The nation’s fiscal trajectory is unsustainable. Policymakers should seek to stabilize the debt rather than demand balancing budgets or eliminating the debt entirely, and only bipartisan cooperation and solutions to these challenges will stand the test of time.

This blueprint offers a menu of policy proposals to both reduce the level of debt-to-gross domestic product (GDP) and win support from both parties. We protect taxpayer investments in programs that grow the economy and support workers and their families, while seeking spending reductions and tax increases that minimize distortions to the incentives to work, spend, save, and invest. Our combined proposals:

  • Increase revenue by $4.1 trillion over 10 years and $37.3 trillion over 30 years;
  • Reduce spending by $3.4 trillion over 10 years and $50.1 trillion over 30 years;
  • Reduce debt-to-GDP from its fiscal year 2024 level of 99 percent to 59 percent by FY 2054; and
  • Increase nominal GDP by $77.7 trillion over 30 years, 5 percent above the current baseline.

Although many of the fiscal policy challenges the nation faces will span decades, Congress does not have the luxury of time.

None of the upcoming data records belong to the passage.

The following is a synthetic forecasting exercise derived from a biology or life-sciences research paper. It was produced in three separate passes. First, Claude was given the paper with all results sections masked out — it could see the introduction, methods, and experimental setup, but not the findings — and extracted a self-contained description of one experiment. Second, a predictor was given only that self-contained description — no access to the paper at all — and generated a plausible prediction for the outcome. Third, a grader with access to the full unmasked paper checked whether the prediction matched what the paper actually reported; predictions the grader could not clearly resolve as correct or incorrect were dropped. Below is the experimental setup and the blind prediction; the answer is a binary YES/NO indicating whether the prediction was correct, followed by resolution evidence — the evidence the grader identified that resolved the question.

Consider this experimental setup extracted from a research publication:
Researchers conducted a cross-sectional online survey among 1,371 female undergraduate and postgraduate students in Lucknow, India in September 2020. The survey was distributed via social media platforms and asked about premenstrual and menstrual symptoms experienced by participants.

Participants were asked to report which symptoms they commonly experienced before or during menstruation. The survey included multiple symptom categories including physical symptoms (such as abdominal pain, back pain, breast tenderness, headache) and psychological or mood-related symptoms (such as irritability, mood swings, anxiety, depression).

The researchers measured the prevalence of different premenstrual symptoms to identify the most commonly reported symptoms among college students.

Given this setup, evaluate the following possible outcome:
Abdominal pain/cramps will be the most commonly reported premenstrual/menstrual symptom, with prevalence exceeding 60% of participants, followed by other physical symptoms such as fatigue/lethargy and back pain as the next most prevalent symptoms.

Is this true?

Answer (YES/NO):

Next year, the current debt limit suspension and the discretionary spending caps enacted in the Fiscal Responsibility Act expire along with trillions of dollars in tax cuts enacted in 2017 and 2022. Enormous pressure will mount on policymakers in both parties to extend tax provisions that — absent offsets — will further erode the nation’s fiscal health. At the same time, Social Security and Medicare face looming insolvency, which will come to a head in the 2030s.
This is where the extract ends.